# Work to complete:
Although the entries contain pictures, write out only their text, exactly as it stands.
----------------------------------------
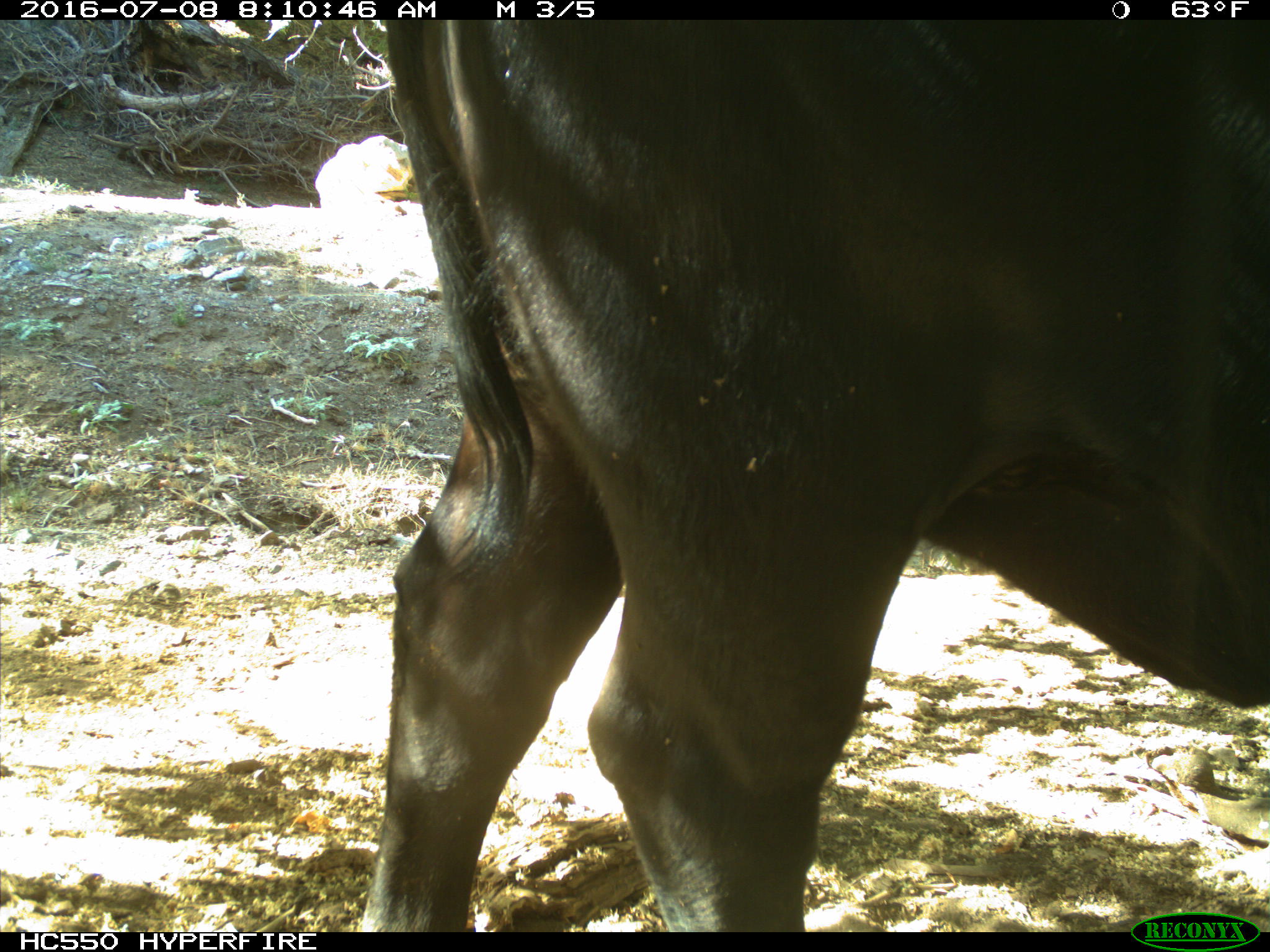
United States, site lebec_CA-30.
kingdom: Animalia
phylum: Chordata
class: Mammalia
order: Artiodactyla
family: Bovidae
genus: Bos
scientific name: Bos taurus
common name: domestic cow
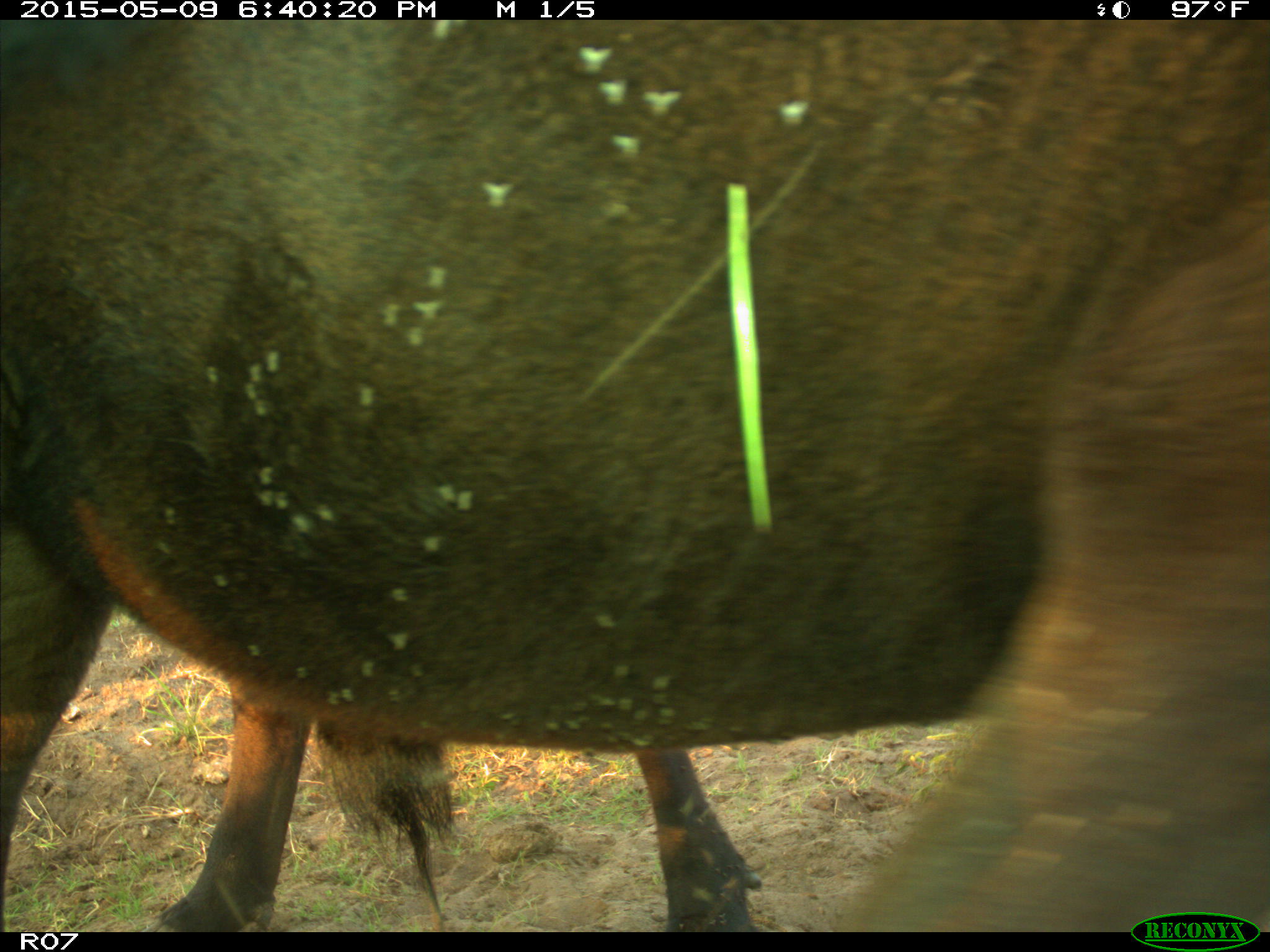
----------------------------------------
# Written solution:
United States, site lebec_CA-30.
kingdom: Animalia
phylum: Chordata
class: Mammalia
order: Artiodactyla
family: Bovidae
genus: Bos
scientific name: Bos taurus
common name: domestic cow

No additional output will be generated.